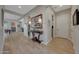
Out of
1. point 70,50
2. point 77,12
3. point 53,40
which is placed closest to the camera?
point 77,12

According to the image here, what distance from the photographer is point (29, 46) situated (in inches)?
85.8

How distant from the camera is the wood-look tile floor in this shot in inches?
78.6

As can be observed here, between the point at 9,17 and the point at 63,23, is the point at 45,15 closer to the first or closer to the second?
the point at 63,23

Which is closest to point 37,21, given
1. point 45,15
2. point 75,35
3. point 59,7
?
point 45,15

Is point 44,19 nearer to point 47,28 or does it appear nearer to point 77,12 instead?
point 47,28

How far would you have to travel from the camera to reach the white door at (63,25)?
193cm

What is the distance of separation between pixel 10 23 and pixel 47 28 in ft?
3.05

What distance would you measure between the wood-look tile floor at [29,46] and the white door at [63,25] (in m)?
0.14

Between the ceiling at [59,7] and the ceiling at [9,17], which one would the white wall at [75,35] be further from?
the ceiling at [9,17]

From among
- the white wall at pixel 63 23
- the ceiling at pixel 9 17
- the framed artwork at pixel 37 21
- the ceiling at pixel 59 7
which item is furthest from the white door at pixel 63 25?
the ceiling at pixel 9 17

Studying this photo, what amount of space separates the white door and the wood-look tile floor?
140 millimetres

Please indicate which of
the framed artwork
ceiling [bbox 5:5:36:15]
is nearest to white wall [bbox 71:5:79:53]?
the framed artwork
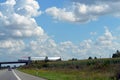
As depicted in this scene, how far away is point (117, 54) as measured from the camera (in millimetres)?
131875

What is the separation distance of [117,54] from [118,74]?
96.6 m

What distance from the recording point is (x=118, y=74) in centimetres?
3641

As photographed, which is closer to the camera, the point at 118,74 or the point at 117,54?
Result: the point at 118,74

================

### [Short task]
Transcribe the whole listing, character for character, but not its images.

### [Response for this exercise]
Out of
1. point 70,50
2. point 77,12
3. point 53,40
which is placed closest to the camera?
point 77,12

According to the image here, what distance from the photographer is point (29, 46) situated (in inches)?
85.8

How distant from the camera is the wood-look tile floor in this shot in inches?
78.6

As can be observed here, between the point at 9,17 and the point at 63,23, is the point at 45,15 closer to the first or closer to the second?
the point at 63,23

Which is closest to point 37,21, given
1. point 45,15
2. point 75,35
3. point 59,7
?
point 45,15

Is point 44,19 nearer to point 47,28 or does it appear nearer to point 77,12 instead?
point 47,28

How far would you have to travel from the camera to reach the white door at (63,25)?
193cm

What is the distance of separation between pixel 10 23 and pixel 47 28 in ft?
3.05

What distance would you measure between the wood-look tile floor at [29,46] and the white door at [63,25] (in m)?
0.14

Between the ceiling at [59,7] and the ceiling at [9,17], which one would the white wall at [75,35] be further from?
the ceiling at [9,17]

From among
- the white wall at pixel 63 23
- the ceiling at pixel 9 17
- the framed artwork at pixel 37 21
- the ceiling at pixel 59 7
which item is furthest from the white door at pixel 63 25?
the ceiling at pixel 9 17

Studying this photo, what amount of space separates the white door and the wood-look tile floor?
140 millimetres

Please indicate which of
the framed artwork
ceiling [bbox 5:5:36:15]
is nearest to white wall [bbox 71:5:79:53]?
the framed artwork
As depicted in this scene, how far away is point (117, 54) as measured from the camera (in millimetres)?
131875

What is the separation distance of [117,54] from [118,74]?
96.6 m

What distance from the recording point is (x=118, y=74) in centimetres?
3641

As photographed, which is closer to the camera, the point at 118,74 or the point at 117,54?
Result: the point at 118,74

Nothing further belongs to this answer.